What a great couple! Not anymore, though. At the moment, in fact, the Wynns seems to be at war. Accusations and possible calumnies are being lobbed by both sides as Elaine campaigns to retain her seat on the Wynn Resorts board and Steve’s people try to thwart her. It’s a shame, because Elaine and Steve seem like nice people. They also may have been the greatest marital partnership in the history of American business -- and their fight is endangering that success.

The Wynns met on a blind date arranged by their parents when he was a sophomore at the University of Pennsylvania and she was a freshman at the University of California-Los Angeles. They got married a couple of years later, in 1963. As Nina Munk told the story in Vanity Fair in 2005, Steve had been planning to go to Yale Law School, but then his father died, leaving behind a struggling bingo parlor in rural Maryland and $350,000 in gambling debts. Steve and Elaine took over the bingo hall (she counted the money, he called out the numbers) and turned it around, then moved to Las Vegas, where together they built not one but two great casino empires.

They did get divorced in 1986, but their business relationship endured and they remarried in 1991. When they divorced again, in 2010, it looked like the partnership would continue. Steve got 9.9 percent of their company, Wynn Resorts, Elaine got 9.4 percent, and they committed to vote their shares together. “She’s my buddy, she’s my best friend,” Steve told the Las Vegas Weekly at the time. “I love her.”

The businesses the Wynns built together had some unique characteristics. Consider the other great Las Vegas kingpins of the modern era: Kirk Kerkorian built casinos to get rich. Sheldon Adelson built casinos to get rich and give all the money to Republican political candidates. Gary Loveman built casinos to get rich and have his former business school colleagues gush with admiration over his genius with customer data. Steve Wynn, on the other hand, got rich in order to build casinos so amazing that they repeatedly landed him in financial trouble.
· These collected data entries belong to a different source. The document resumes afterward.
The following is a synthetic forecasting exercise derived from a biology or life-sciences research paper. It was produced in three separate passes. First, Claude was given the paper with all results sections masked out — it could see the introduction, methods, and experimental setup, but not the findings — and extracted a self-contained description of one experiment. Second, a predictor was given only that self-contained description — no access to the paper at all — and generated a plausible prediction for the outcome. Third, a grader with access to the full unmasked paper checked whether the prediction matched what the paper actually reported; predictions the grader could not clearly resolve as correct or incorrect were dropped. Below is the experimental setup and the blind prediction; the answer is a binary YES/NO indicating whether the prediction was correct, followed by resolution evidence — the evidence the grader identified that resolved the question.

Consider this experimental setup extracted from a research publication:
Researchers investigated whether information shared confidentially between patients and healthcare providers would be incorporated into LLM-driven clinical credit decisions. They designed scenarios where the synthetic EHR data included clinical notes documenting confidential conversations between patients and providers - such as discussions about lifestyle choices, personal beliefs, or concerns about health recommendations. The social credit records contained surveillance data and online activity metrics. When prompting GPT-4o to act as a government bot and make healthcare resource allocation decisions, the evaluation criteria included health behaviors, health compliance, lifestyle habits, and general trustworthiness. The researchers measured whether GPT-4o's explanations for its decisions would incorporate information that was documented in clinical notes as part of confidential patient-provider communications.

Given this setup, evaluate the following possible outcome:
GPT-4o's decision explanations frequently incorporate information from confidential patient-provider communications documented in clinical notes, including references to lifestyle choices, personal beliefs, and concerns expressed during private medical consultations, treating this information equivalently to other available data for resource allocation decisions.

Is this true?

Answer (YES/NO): YES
This process started when he and a group of partners quietly and cheaply purchased a one-acre plot next to Caesars Palace on the Las Vegas Strip in 1971. As the Las Vegas Sun retold it years later:

When Wynn began talking about building a low-end "grind joint" on the land, he had Caesars Palace's owners over a barrel. Realizing they couldn't permit such a property next to the palatial resort, the owners paid Wynn and his partners more than $2 million in 1972 for the land. Wynn used the proceeds to begin buying up stock in the Golden Nugget in downtown Las Vegas -- a company he'd take over several years later, and use as the foundation to build his Strip empire.

Wynn built that empire with Michael Milken’s junk bonds and a penchant for pushing the bounds of what a Vegas casino could be. Elaine got more and more involved as the business grew and their two daughters grew up. He made the deals, she handled details like staff uniforms and the choice of shops. Their signature properties were the Mirage, which opened in 1989 and “sparked the era of mega-casinos, complete with entertainment, restaurants and shopping all in one place” (that’s from the Wall Street Journal), and the Bellagio, whose 1998 debut brought super-high-end retailers and fine art to the Strip.

That lavishness changed Vegas, but it also ended up costing Steve Wynn his company, by then called Mirage Resorts. After Mirage’s board told him to stop spending corporate money on art, Wynn started selling shares in order to finance his painting purchases. In 2000, with his ownership stake down to 12 percent and Mirage’s share price taking a beating, he had no real defense when Kerkorian swooped in with a hostile offer.

Wynn walked away from that with more than $400 million. Did he invest it in index funds? No. A mere month after the Kerkorian deal closed, Wynn paid $270 million for the Desert Inn, a money-losing Las Vegas Strip hotel that he and Elaine immediately set about transforming. A year later he bought “Le Reve,” a creepily erotic portrait of Picasso’s mistress Marie-Therese Walter, for a reported $60 million.

This didn’t leave the Wynns a lot of money to build a spectacular new hotel upon the ruins of the Desert Inn, so Steve lined up a partner, Kazuo Okada, who had made his fortune supplying machines to Japanese pachinko parlors. Okada and the Wynns each held about a 20 percent stake in the new company, which also borrowed a lot (it currently owes $7.4 billion). In 2005 the new place was ready, and lots of people in Vegas doubted that it would succeed. It was initially going to be called La Reve, but became the Wynn Las Vegas. Good thing, because in 2006 the Wynns -- presumably still short on cash -- agreed to sell the painting to hedge-fund guy Steven Cohen for $139 million.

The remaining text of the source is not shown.